• [Passage for review]

================================

The National Pharmacy Association (NPA) has announced that it does not support the new Pharmacy Contraception Service and believes that both patients and pharmacies will lose out if the service is continued.

NHS England and contractors should ‘pause and reflect’ before further implementation of the Pharmacy Contraception Service, the organisation added.

After meeting on Tuesday, the NPA board decided that it ‘cannot support the immediate roll out of this service’.

It explained that it believes that all payments for the service ‘will ultimately be clawed back by NHS England’, as there is no new funding announced for the service, and all existing funds are ‘in effect already allocated to other pharmacy activity’.

In a tweet on Tuesday evening, the NPA said: ‘We can’t tell pharmacy owners what they can and can’t do. But we can tell them the facts; fact number one is that with no new funding currently available everyone will be a loser from the implementation of this service on the current terms.’

NPA Vice-Chair Jay Badenhorst added that patients would also be negatively impacted by the roll-out of the contraception service.

‘Taking on additional work when current workload already exceeds capacity risks impacting negatively on the overall quality of care people experience in pharmacies.

‘We still believe this could, in future, be a great new pharmacy service, but not without the extra funding necessary to deliver it safely and effectively. We want to offer women this extra support, but if it’s worth doing it’s worth doing properly,’ he explained.

‘We cannot be expected to take on more and more services without the increase in funding necessary to deliver them effectively,’ Mr Badenhorst said.

Earlier this month the Pharmaceutical Services Negotiating Committee (PSNC) announced that the service would begin on 24 April – a date imposed by the Department of Health and Social Care (DHSC).

This was ‘in direct contradiction’ to its warnings that rolling out additional services was ‘neither feasible nor affordable’, PSNC said at the time.

The NPA said that it aims to remain in dialogue with PSNC, NHS England (NHSE) and the DHSC about a way forward for the service.

NHSE and DHSC have been approached for comment.

================================

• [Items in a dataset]
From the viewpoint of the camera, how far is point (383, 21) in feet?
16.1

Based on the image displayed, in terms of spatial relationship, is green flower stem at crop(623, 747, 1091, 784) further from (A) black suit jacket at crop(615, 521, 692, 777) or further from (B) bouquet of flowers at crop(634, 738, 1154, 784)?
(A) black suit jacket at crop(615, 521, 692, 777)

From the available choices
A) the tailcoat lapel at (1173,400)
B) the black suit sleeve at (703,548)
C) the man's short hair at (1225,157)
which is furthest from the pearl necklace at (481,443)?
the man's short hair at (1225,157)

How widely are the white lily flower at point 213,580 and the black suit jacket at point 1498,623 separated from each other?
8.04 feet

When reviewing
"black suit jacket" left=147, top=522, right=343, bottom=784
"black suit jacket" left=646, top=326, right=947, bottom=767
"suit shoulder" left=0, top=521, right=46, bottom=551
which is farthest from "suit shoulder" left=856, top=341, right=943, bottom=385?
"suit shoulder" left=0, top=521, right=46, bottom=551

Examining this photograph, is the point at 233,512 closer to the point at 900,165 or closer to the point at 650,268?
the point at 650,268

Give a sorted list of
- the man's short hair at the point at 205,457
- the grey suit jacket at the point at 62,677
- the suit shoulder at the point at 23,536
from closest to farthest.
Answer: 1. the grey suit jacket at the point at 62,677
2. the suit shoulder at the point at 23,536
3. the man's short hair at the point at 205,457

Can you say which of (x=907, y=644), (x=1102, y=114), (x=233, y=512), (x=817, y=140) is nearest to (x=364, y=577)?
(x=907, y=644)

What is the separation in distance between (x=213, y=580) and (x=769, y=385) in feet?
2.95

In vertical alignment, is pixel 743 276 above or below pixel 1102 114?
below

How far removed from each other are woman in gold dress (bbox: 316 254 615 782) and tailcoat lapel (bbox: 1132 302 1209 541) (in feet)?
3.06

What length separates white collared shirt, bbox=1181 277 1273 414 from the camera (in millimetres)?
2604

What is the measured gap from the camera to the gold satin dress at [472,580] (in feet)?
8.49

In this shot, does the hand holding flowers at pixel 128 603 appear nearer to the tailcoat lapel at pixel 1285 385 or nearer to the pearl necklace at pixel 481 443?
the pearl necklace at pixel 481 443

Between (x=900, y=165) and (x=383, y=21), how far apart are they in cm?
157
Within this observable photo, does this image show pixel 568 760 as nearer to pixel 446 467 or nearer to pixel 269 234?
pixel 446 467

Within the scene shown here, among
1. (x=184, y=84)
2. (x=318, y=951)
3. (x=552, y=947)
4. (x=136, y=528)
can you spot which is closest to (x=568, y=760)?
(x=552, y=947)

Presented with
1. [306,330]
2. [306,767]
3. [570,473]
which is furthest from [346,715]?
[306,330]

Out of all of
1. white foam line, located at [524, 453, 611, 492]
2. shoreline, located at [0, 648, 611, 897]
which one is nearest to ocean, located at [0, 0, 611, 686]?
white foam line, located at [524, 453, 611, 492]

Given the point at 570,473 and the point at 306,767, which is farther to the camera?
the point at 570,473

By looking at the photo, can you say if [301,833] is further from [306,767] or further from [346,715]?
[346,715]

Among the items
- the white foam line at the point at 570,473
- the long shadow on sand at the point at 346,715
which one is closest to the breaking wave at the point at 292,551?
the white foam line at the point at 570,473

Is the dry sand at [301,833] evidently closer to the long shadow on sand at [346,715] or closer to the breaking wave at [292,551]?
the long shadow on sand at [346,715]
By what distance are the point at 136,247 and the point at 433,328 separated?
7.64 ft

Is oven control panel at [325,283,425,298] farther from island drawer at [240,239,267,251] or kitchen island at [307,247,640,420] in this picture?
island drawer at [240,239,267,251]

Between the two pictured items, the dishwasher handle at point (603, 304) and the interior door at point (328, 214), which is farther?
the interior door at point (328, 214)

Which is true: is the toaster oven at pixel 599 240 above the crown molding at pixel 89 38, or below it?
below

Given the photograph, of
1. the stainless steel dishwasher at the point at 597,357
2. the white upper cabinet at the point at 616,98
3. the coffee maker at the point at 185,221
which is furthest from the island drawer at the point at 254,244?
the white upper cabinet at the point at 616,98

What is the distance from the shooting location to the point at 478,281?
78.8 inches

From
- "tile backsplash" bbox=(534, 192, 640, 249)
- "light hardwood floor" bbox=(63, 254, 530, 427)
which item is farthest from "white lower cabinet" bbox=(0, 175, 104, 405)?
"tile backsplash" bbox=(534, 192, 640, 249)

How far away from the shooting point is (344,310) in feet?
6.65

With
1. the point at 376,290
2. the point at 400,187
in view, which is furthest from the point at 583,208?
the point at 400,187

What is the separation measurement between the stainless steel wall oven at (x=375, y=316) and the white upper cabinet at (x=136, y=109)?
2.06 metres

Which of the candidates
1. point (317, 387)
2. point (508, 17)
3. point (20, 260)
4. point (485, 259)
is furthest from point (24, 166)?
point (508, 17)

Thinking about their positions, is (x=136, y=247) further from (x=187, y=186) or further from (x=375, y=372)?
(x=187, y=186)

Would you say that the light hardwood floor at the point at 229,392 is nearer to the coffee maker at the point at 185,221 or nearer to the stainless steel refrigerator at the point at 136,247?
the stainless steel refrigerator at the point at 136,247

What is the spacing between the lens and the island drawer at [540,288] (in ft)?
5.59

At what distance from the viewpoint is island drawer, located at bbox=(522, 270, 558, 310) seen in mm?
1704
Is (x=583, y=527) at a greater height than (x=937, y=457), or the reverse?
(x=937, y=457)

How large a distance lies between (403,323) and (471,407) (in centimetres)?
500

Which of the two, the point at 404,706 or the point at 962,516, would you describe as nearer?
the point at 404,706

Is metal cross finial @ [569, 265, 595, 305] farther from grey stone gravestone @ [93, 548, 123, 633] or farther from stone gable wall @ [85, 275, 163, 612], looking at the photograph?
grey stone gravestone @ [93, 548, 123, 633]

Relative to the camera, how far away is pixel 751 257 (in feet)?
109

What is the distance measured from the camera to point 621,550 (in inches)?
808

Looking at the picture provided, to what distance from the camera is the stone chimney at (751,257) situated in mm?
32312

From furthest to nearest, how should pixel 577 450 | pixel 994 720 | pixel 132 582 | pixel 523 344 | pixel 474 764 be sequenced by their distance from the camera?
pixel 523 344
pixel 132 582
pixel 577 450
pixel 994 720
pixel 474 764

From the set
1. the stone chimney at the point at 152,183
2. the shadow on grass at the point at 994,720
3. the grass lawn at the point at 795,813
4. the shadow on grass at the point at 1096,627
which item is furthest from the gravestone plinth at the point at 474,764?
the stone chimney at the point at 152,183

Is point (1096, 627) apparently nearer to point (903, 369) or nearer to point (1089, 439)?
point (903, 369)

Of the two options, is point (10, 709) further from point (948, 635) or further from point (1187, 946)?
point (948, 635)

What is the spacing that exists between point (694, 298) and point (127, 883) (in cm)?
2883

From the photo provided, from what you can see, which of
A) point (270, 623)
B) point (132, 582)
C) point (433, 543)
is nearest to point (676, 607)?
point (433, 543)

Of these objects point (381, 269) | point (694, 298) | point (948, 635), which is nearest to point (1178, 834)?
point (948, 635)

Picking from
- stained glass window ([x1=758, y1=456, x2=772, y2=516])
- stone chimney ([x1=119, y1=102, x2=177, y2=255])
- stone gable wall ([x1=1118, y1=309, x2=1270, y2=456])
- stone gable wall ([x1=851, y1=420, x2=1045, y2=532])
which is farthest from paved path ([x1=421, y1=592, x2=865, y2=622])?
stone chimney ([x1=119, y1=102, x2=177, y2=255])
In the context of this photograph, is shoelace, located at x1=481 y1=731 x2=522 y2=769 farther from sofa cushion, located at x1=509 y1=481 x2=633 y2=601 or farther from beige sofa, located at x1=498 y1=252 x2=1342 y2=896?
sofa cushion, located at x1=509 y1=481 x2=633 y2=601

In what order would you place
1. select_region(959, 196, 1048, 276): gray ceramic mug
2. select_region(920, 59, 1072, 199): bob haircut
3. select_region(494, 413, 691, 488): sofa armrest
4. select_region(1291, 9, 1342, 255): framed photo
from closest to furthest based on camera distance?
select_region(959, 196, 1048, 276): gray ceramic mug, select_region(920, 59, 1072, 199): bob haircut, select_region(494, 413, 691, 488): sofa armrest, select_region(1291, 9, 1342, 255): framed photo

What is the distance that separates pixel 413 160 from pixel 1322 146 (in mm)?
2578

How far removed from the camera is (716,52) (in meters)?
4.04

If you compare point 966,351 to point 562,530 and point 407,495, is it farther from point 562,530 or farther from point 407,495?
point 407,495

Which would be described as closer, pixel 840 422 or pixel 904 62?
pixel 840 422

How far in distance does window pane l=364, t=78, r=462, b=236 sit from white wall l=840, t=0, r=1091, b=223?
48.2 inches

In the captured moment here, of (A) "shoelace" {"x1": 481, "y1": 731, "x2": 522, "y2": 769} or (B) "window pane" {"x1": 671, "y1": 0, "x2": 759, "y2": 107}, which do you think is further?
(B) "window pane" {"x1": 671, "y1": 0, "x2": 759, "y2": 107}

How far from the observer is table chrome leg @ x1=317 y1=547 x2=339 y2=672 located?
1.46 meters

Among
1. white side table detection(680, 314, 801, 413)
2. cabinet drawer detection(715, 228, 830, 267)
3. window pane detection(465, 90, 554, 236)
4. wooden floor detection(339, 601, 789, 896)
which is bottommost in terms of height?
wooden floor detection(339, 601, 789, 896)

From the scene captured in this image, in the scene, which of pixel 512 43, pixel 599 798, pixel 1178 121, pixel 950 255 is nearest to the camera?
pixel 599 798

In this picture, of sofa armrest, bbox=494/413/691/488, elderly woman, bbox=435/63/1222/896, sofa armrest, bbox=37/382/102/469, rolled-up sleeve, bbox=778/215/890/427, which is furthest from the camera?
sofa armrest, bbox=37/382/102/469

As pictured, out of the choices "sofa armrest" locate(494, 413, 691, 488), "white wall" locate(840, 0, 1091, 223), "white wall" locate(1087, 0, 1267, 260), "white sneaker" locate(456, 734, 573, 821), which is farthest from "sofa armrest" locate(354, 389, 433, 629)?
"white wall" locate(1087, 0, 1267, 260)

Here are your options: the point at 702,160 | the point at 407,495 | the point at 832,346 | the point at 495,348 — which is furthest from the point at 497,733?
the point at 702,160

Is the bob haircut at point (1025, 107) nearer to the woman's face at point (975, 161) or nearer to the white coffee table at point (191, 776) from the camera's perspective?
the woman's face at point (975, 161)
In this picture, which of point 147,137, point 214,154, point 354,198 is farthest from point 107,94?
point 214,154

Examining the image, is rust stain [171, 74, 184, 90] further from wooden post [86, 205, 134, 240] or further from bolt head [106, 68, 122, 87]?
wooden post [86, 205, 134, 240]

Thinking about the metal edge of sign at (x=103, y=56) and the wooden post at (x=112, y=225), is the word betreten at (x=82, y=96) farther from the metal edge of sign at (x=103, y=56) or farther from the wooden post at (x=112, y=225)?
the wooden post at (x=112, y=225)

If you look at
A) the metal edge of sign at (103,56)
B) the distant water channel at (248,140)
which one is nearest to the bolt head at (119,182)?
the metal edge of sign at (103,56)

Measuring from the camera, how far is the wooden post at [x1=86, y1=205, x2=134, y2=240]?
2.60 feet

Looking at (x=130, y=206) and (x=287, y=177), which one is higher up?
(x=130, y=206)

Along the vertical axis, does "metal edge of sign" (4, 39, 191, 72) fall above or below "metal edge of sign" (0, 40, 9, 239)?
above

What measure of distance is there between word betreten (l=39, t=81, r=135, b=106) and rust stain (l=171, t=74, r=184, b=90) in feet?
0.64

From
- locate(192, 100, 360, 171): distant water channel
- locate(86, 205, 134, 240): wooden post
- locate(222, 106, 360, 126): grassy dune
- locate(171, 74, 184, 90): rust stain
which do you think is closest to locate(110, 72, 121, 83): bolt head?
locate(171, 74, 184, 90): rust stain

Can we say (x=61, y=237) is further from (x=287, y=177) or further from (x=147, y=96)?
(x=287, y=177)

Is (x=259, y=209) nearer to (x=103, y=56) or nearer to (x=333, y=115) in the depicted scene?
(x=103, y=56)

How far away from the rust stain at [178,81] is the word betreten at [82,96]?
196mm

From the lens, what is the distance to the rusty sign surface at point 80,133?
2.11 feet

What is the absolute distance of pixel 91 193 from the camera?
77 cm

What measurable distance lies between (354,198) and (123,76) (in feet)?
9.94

================================

• [Assigned task 1]
Answer these questions from the news report on the Pharmacy Contraception Service:
(a) On what day of the week did the NPA board meet?
(b) Who is the NPA Vice-Chair?
(c) On what date did PSNC say the service would begin?
• [Assigned task 2]
List every organization named in the news report, giving each one's full name.

• [Written solution 1]
(a) Tuesday
(b) Jay Badenhorst
(c) 24 April

• [Written solution 2]
National Pharmacy Association (NPA)
NHS England (NHSE)
Pharmaceutical Services Negotiating Committee (PSNC)
Department of Health and Social Care (DHSC)